The director of the Economic Development Corporation resigned earlier this month, two other members of the board have asked not to be reappointed, and yet another resigned this week. The state is also discussing asking for the resignation of other board members who supported the decision to back 38 Studios.
A slew of developers from around the country have been Tweeting that they are hiring in hopes of finding the hundreds of displaced employees jobs.
Rhode Island screwing innocent people for their own stupid policies? Nice. But I guess innocent people were going to be screwed either way.
Meh, states get boned over from loan guarantees from time to time. This one is just more high-profile because of all the Schillingness.
Curt was much cooler before he got that Red Sox taint all over him.
Article stolen from CSW....
QuoteGaming debacle opens door for Cary's Epic Games
Cary company to hire ex-38 Studios workers
CARY - The story of a failing video-game studio vaulted into the national press last month: 38 Studios, the company founded by a major-league pitcher, was disintegrating. Within weeks, hundreds lost their jobs, and a bankruptcy revealed that the company owed the state of Rhode Island more than $100 million, according to national media outlets.
Now a Cary company will move into the void left by the implosion of Curt Schilling's ill-fated venture. Epic Games, a development powerhouse tucked away near the Crossroads mall, will hire some of the former major-league pitcher's laid-off employees to start a new venture in Baltimore.
So, why would a company take on the employees of a company that had failed so notoriously?
"The answer is that highly talented video game developers are always hard to come by," said Alexander Macris, publisher of The Escapist, a Durham-based gaming magazine.
"Epic has a specific strategy that they like to hire video game developers that have already gotten experience working at other studios, ... and that's part of what makes them successful."
Epic, which employs 160 at its Cary headquarters, will use the new manpower to start a new project, or perhaps a new iteration of an existing series, according to the company's president. The company plans first to bring ex-38 employees to its Cary location, then send them to a new studio in Baltimore, Epic president Michael Capps announced in a blog post.

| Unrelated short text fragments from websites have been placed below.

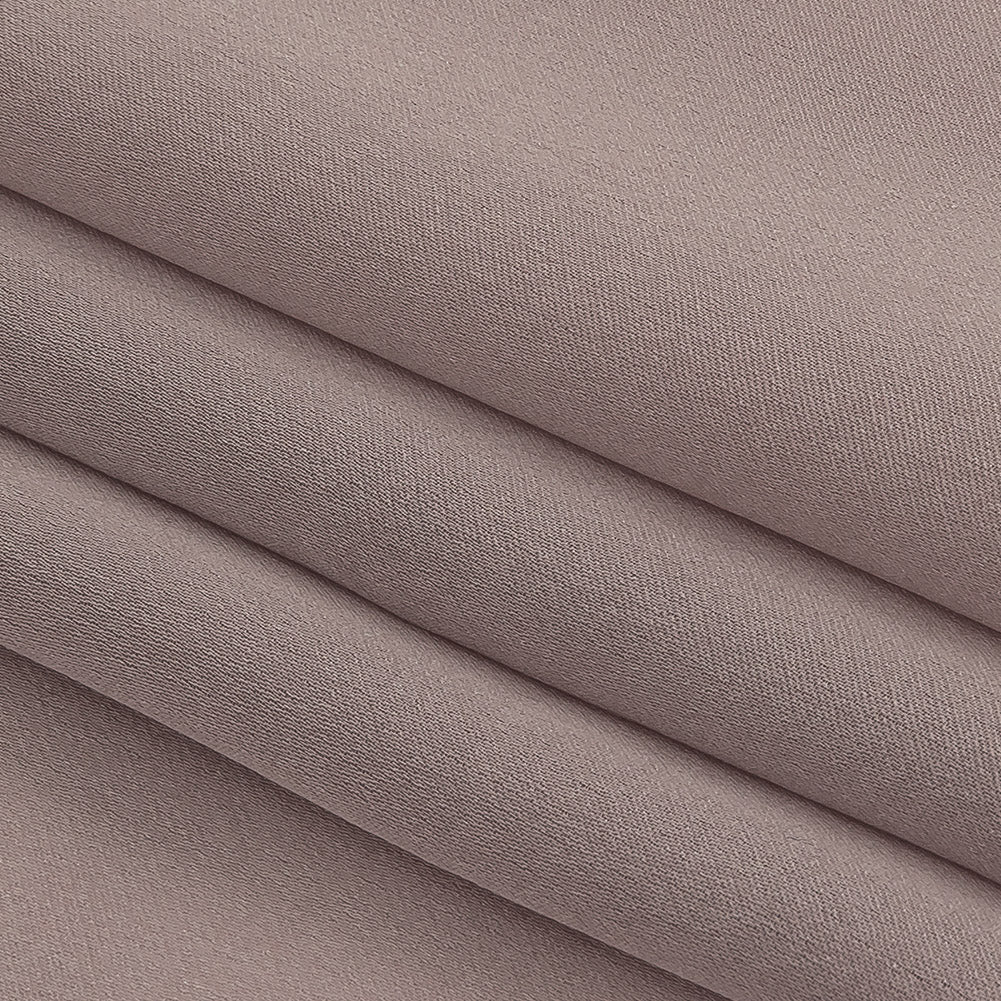 Famous Australian Designer Lilac Satin-Faced Silk Chiffon Folded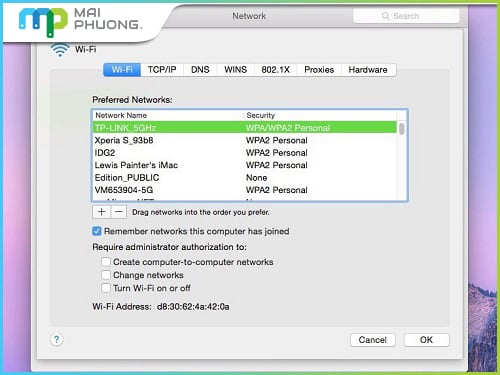 Khắc phục nhanh lỗi Macbook không kết nối được wifi tại Biên Hòa
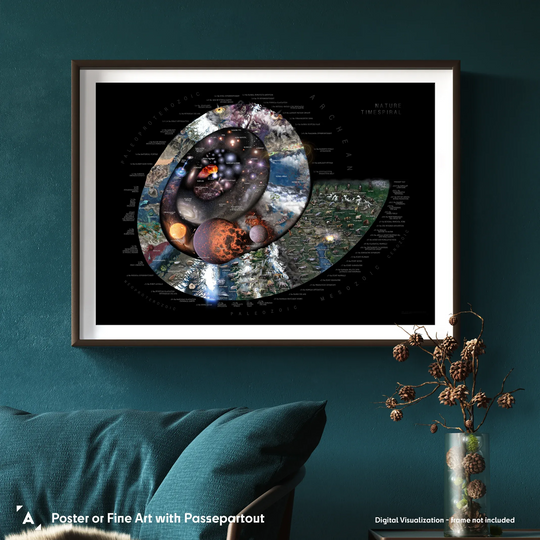 Pablo Carlos Budassi: Nature Timespiral Poster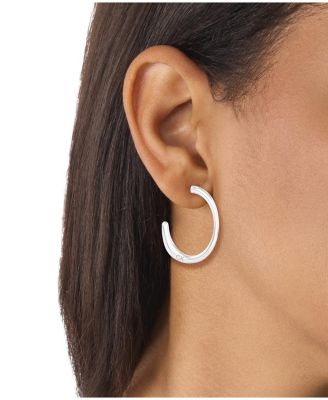 Silver-Tone Stainless Steel Mini Hoop Earring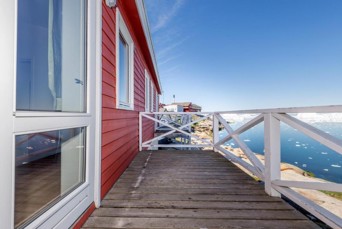 Hotellejlighederne har alle terrasser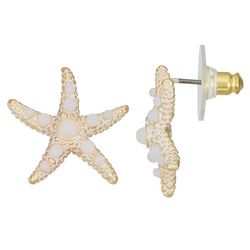Napier Embellished Starfish Stud Earrings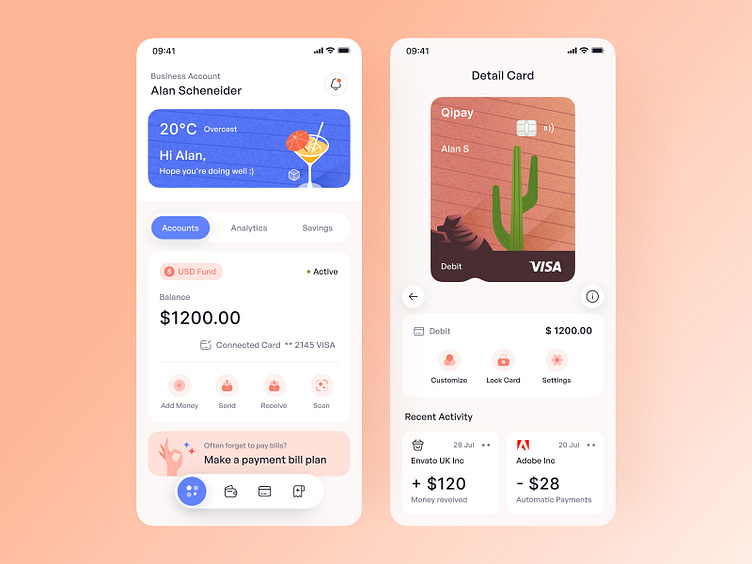 Digital Banking App by Kucing Menangis for Unspace. on Dribbble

"... We'd love to build even more successful projects with our growing team, but ... we'd need a dramatic infusion of top talent to do so," Capps wrote on June 3.
The Cary company will specifically be hiring employees from Big Huge Games, a 38 Studios subsidiary that produced 38's only completed product, a role-playing game. Epic hasn't disclosed how many employees it will take on, or when it will do so.
"We're really excited about getting that talent under our wing and helping them smoothly transition," said company spokeswoman Dana Cowley.
It's unlikely that Epic will hire all or most of the Big Huge programmers and artists. In total, the company employs about 250 people spread across five studios worldwide, compared to the hundred-plus people who Big Huge Games laid off, and hundreds more that 38 Studios as a whole employed.
But Epic wasn't the only company interested in salvaging 38 Studios. Companies such as Turbine and Zynga, the Facebook-based gaming company, even held job fairs near 38's Rhode Island headquarters.
"38 went under simply because it's very, very hard to launch a successful (role-playing game)in today's market," Macris said. "The game was not necessarily a failure – they just didn't sell well enough that they could fund the entirety of their next game's development. It's the most-common reason that a studio shuts down."
And that kind of financial woe is not much of a threat for Epic, the company behind the popular Gears of War series. The company is preparing a new release of its Unreal "engine," a digital backbone around which dozens of other companies build their games.
"They have a position in the industry that's really paralleled by only a small number of studios," Macris said. "You could count them on four fingers."